John Reynolds est né alors que son père était garde du parc au parc national de Yellowstone. Il est détenteur d’une maîtrise en architecture de paysage de la State University College of Forestry de l’Université de Syracuse, dans l’État de New York. En 1966, il a entamé une carrière au National Park Service (NPS) des États-Unis, où il a œuvré pendant près de 40 ans sous diverses fonctions : architecte paysagiste, planificateur et gestionnaire de parcs, directeur des programmes, directeur adjoint, etc. Il est reconnu pour avoir instauré des pratiques environnementales durables au sein des parcs. En tant que directeur adjoint du NPS, il a fait partie de la délégation américaine pour le patrimoine mondial de 1995 à 2001. Durant cette période, il a assisté aux réunions du Comité et du Bureau, en plus de fournir une assistance technique afin de déterminer la position américaine vis-à-vis certains sujets débattus par le Comité.

Retraité du NPS depuis 2002, John Reynolds a continué à s’impliquer pour les parcs nationaux à travers son engagement auprès de la National Park Foundation, dont il a été vice-président de 2005 à 2007.  Il a siégé sur plusieurs comités et conseils d’administration pour différents organismes, dont le Presidio Trust, la Chesapeake Bay Commission et la Student Conservation Association. Il est titulaire du Distinguished Service Award du département de l’Intérieur des États-Unis. On peut lire de lui un article sur la pertinence des parcs nationaux à l’occasion du centenaire du NPS en 2016 : «Whose America? Whose Idea? Making “America’s Best Idea” Reflect New American Realities», dans The George Wright Forum, 27/2 (2010), p. 125–134.

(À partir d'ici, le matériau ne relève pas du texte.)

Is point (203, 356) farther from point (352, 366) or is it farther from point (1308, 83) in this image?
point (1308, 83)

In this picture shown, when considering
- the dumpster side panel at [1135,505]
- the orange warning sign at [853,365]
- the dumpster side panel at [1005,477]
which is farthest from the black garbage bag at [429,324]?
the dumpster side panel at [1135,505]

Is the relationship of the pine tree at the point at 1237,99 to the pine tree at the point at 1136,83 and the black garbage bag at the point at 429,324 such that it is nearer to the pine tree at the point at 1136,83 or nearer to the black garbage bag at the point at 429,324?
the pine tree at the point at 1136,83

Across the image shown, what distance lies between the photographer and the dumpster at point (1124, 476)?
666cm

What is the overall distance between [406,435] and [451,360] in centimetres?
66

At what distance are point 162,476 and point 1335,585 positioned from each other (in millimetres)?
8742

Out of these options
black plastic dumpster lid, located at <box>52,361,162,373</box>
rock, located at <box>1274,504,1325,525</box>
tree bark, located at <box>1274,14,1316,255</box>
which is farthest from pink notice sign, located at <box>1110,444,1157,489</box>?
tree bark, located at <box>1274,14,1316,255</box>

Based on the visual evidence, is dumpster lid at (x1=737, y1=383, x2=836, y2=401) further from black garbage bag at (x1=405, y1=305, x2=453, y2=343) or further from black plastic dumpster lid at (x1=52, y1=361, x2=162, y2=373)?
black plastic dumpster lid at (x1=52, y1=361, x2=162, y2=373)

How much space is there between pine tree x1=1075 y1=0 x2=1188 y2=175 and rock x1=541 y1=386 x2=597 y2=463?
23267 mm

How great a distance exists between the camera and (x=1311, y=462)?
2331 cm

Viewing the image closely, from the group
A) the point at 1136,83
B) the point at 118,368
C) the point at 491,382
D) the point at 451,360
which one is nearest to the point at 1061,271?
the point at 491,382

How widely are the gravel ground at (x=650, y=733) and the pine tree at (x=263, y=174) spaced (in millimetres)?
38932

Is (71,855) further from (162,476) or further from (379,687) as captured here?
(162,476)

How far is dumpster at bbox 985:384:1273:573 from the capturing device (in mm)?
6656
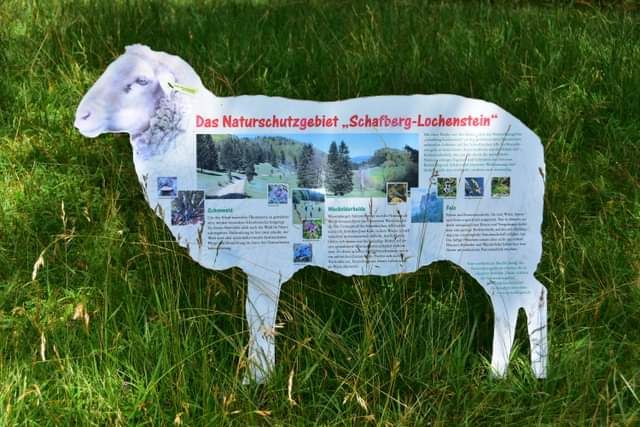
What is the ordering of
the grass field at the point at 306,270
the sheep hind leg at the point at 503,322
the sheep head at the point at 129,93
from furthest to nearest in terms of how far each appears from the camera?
the sheep hind leg at the point at 503,322 → the sheep head at the point at 129,93 → the grass field at the point at 306,270

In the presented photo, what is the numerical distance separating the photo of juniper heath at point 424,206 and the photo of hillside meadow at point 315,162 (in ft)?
0.28

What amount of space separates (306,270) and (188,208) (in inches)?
26.1

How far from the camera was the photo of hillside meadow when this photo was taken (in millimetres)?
2529

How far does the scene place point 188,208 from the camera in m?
2.51

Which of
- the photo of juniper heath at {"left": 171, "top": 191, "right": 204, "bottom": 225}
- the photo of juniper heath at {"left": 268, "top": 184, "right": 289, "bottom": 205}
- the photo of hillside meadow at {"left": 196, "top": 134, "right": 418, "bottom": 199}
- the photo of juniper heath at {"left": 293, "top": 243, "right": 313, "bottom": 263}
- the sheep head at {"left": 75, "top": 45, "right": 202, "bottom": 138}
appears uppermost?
the sheep head at {"left": 75, "top": 45, "right": 202, "bottom": 138}

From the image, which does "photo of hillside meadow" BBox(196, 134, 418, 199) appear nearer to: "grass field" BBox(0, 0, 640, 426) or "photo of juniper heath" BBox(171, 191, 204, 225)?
"photo of juniper heath" BBox(171, 191, 204, 225)

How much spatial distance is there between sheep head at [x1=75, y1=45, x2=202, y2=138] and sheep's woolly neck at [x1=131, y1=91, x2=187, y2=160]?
0.02 meters

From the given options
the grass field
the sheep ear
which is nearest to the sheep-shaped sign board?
the sheep ear

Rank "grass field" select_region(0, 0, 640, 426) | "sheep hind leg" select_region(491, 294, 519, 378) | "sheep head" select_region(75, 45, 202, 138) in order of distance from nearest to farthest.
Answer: "grass field" select_region(0, 0, 640, 426) < "sheep head" select_region(75, 45, 202, 138) < "sheep hind leg" select_region(491, 294, 519, 378)

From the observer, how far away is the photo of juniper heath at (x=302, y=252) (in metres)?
2.54

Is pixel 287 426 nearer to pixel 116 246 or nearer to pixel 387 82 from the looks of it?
pixel 116 246

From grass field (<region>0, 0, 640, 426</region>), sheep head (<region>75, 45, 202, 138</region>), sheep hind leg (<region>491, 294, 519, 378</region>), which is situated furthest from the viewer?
sheep hind leg (<region>491, 294, 519, 378</region>)

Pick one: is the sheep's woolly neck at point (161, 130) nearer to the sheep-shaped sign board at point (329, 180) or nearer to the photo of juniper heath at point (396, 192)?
the sheep-shaped sign board at point (329, 180)

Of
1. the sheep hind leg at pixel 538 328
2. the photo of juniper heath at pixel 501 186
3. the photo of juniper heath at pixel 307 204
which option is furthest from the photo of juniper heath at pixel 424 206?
the sheep hind leg at pixel 538 328
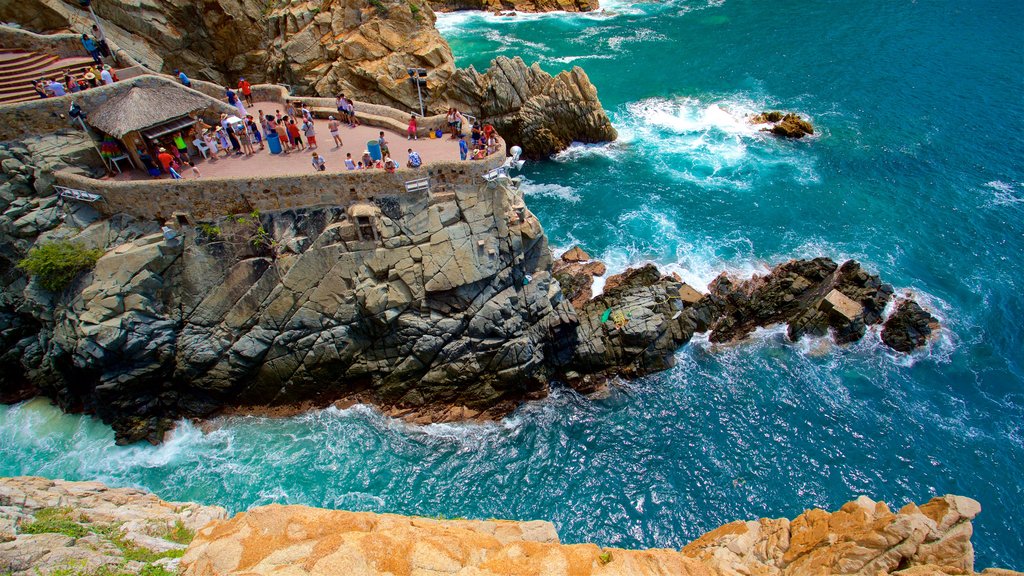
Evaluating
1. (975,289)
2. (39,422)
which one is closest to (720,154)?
(975,289)

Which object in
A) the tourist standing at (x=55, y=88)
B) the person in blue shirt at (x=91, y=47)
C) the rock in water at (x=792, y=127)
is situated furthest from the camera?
the rock in water at (x=792, y=127)

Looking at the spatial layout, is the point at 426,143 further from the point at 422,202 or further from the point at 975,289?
the point at 975,289

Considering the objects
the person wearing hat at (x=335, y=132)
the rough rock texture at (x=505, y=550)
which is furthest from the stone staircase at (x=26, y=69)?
the rough rock texture at (x=505, y=550)

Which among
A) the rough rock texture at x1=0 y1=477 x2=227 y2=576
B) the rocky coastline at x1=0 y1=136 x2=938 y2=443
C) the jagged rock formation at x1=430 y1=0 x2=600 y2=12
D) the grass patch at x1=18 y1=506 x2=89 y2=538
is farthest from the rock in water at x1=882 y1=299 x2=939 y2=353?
the jagged rock formation at x1=430 y1=0 x2=600 y2=12

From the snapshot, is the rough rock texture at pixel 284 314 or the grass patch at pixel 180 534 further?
the rough rock texture at pixel 284 314

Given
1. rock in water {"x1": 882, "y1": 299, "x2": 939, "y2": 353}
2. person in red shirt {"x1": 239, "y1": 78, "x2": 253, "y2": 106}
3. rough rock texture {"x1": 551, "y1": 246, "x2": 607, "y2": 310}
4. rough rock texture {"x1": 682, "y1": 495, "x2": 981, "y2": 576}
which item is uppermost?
person in red shirt {"x1": 239, "y1": 78, "x2": 253, "y2": 106}

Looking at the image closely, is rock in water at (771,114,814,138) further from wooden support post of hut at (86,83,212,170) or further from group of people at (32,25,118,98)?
group of people at (32,25,118,98)

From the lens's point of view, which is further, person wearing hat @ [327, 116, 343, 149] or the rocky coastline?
person wearing hat @ [327, 116, 343, 149]

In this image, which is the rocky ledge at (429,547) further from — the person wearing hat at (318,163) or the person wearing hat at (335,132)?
the person wearing hat at (335,132)
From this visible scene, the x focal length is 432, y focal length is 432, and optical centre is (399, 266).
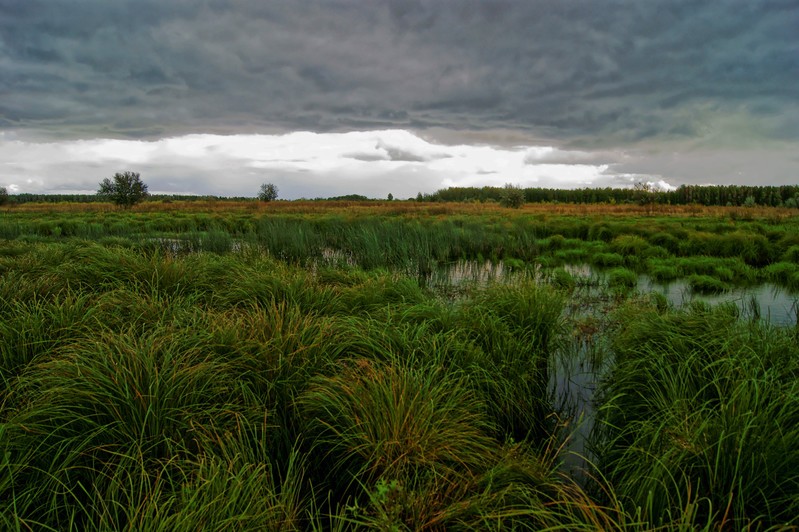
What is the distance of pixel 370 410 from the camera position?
3.04m

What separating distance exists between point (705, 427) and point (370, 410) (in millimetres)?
2123

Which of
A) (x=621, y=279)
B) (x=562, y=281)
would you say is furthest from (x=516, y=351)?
(x=621, y=279)

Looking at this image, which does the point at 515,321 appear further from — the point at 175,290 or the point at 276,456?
the point at 175,290

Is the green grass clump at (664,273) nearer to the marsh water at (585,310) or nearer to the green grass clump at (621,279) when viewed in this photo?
the marsh water at (585,310)

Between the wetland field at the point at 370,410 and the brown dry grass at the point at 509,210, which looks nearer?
the wetland field at the point at 370,410

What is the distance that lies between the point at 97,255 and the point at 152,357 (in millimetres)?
5131

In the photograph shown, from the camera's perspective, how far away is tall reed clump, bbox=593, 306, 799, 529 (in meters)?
2.43

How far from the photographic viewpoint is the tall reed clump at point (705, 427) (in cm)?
243

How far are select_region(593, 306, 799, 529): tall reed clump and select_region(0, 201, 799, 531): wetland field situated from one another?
2 cm

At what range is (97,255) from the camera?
23.9 ft

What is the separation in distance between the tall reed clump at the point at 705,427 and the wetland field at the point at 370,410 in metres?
0.02

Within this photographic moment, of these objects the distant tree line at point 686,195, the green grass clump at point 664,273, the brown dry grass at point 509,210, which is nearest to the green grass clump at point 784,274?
the green grass clump at point 664,273

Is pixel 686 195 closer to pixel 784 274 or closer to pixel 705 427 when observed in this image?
pixel 784 274

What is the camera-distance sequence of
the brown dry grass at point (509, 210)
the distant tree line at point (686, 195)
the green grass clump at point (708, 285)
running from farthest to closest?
1. the distant tree line at point (686, 195)
2. the brown dry grass at point (509, 210)
3. the green grass clump at point (708, 285)
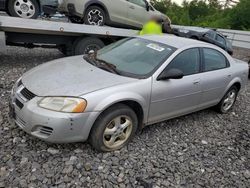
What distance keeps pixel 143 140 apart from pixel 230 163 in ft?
4.11

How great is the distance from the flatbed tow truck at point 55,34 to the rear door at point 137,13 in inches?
42.9

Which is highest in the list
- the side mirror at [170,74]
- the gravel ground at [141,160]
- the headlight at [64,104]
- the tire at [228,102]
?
the side mirror at [170,74]

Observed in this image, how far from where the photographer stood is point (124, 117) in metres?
3.54

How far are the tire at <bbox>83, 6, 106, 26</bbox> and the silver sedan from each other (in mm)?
3612

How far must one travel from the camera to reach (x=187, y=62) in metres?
4.28

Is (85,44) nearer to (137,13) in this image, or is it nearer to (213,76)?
(137,13)

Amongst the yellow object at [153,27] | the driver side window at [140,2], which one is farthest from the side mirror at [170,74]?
the driver side window at [140,2]

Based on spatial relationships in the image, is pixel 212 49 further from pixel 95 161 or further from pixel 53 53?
pixel 53 53

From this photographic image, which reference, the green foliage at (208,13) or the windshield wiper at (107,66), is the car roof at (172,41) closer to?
the windshield wiper at (107,66)

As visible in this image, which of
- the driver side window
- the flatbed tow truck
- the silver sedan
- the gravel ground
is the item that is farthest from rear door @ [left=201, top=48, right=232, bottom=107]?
the driver side window

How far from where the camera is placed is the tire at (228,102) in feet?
17.4

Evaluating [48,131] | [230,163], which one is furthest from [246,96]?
[48,131]

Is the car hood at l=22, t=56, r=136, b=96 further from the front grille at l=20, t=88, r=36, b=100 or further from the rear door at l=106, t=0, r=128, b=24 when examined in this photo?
the rear door at l=106, t=0, r=128, b=24

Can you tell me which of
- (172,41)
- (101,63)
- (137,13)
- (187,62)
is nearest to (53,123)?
(101,63)
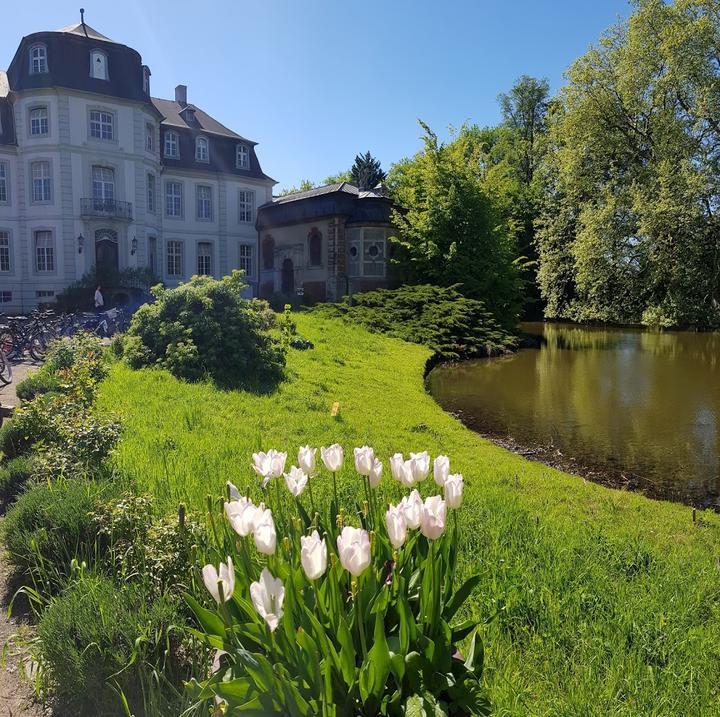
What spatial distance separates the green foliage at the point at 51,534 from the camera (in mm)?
3754

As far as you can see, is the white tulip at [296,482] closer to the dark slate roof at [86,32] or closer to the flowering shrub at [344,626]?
the flowering shrub at [344,626]

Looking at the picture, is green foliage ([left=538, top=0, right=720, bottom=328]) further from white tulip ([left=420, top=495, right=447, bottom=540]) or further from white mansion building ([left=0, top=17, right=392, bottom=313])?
white tulip ([left=420, top=495, right=447, bottom=540])

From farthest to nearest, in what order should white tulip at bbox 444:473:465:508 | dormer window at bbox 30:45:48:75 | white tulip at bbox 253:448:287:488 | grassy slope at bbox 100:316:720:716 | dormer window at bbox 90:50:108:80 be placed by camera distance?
1. dormer window at bbox 90:50:108:80
2. dormer window at bbox 30:45:48:75
3. grassy slope at bbox 100:316:720:716
4. white tulip at bbox 253:448:287:488
5. white tulip at bbox 444:473:465:508

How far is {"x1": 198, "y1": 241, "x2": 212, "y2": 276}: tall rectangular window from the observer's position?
3666 cm

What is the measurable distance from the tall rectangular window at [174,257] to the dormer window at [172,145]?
16.9ft

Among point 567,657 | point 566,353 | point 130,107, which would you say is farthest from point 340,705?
point 130,107

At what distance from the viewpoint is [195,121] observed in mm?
37969

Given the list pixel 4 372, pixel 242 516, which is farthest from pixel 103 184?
pixel 242 516

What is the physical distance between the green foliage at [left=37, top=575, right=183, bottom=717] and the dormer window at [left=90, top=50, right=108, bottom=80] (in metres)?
33.7

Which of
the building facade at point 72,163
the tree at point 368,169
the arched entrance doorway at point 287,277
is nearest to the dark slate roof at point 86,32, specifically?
the building facade at point 72,163

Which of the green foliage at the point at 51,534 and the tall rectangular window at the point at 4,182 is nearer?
the green foliage at the point at 51,534

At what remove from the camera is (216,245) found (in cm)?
3706

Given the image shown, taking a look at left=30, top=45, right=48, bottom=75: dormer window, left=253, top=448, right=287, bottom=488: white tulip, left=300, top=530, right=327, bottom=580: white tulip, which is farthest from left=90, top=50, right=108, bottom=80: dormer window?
left=300, top=530, right=327, bottom=580: white tulip

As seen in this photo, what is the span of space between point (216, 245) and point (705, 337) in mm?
27063
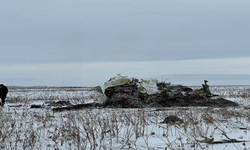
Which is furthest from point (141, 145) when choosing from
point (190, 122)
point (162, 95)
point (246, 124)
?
point (162, 95)

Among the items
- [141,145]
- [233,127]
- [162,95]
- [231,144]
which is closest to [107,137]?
[141,145]

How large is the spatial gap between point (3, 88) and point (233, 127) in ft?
35.7

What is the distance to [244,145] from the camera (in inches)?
180

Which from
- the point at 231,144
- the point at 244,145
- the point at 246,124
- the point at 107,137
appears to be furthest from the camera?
the point at 246,124

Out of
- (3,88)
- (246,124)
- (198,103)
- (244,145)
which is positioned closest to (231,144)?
(244,145)

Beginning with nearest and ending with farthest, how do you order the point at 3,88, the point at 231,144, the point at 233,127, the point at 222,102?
the point at 231,144, the point at 233,127, the point at 222,102, the point at 3,88

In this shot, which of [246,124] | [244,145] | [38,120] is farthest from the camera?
[38,120]

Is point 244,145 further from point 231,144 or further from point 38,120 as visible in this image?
point 38,120

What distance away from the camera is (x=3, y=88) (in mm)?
15039

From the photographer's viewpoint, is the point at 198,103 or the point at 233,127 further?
the point at 198,103

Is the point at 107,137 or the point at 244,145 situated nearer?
the point at 244,145

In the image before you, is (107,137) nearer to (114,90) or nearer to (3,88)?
(114,90)

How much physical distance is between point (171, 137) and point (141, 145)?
2.95 ft

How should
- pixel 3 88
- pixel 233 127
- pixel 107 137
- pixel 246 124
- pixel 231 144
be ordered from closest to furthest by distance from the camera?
1. pixel 231 144
2. pixel 107 137
3. pixel 233 127
4. pixel 246 124
5. pixel 3 88
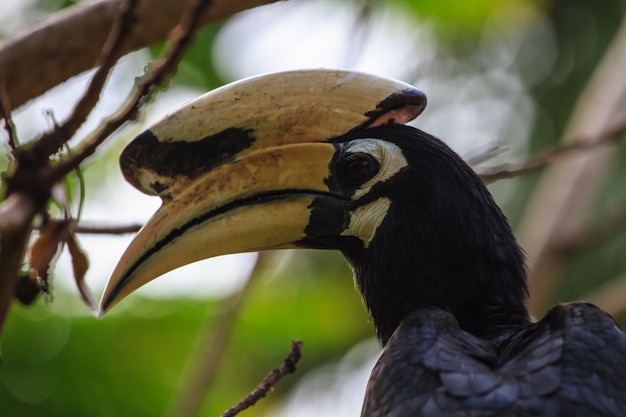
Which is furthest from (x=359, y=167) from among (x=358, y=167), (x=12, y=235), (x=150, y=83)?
(x=12, y=235)

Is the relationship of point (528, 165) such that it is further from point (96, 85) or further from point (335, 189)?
point (96, 85)

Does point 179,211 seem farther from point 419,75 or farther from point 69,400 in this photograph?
point 69,400

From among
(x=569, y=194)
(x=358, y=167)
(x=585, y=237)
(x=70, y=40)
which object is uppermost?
(x=569, y=194)

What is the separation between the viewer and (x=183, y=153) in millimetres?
3611

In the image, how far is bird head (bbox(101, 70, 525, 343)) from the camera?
3629mm

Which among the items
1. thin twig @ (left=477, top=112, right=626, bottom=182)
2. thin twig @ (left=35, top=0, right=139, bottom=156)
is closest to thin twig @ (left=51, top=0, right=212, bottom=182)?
thin twig @ (left=35, top=0, right=139, bottom=156)

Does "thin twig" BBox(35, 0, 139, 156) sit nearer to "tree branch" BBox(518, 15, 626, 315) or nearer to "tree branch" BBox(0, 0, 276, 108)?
"tree branch" BBox(0, 0, 276, 108)

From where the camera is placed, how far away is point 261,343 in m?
9.20

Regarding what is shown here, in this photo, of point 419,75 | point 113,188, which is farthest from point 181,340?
point 419,75

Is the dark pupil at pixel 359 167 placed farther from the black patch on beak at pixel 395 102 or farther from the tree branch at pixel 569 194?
the tree branch at pixel 569 194

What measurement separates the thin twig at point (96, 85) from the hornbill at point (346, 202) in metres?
0.89

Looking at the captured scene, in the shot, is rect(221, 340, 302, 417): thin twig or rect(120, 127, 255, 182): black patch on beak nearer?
rect(221, 340, 302, 417): thin twig

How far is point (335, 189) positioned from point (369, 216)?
15 centimetres

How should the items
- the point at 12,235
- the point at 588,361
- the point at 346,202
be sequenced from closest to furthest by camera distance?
the point at 12,235
the point at 588,361
the point at 346,202
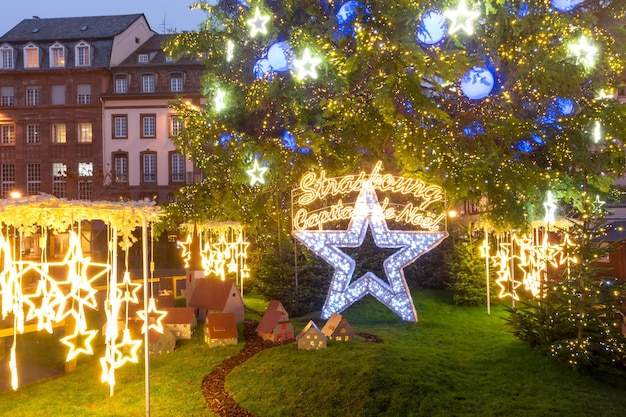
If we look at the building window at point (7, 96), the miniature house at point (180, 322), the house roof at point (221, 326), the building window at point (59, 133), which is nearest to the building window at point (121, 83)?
the building window at point (59, 133)

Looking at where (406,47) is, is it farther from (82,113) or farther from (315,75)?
(82,113)

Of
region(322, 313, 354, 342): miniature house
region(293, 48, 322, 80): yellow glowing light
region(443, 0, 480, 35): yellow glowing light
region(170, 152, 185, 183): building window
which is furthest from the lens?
region(170, 152, 185, 183): building window

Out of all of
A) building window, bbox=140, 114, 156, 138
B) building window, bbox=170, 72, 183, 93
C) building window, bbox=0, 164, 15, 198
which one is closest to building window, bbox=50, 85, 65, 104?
building window, bbox=0, 164, 15, 198

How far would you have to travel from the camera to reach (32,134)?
4184cm

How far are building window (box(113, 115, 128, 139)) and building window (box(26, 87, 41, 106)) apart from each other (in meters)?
5.78

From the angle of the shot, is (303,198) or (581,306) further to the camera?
(303,198)

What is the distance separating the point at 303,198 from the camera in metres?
15.0

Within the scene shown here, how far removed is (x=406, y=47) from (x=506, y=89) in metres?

Les extraits audio sont issus d’une entrevue menée avec John Reynolds à Springfield, en Virginie, par Christina Cameron en mai 2011. Parmi les passages les plus évocateurs, citons ses souvenirs concernant l’inscription et la gestion controversée de certains sites du patrimoine mondial comme Hiroshima ou les îles Galápagos. L’interviewé offre également une intéressante perspective sur l’implication américaine au sein de la Convention.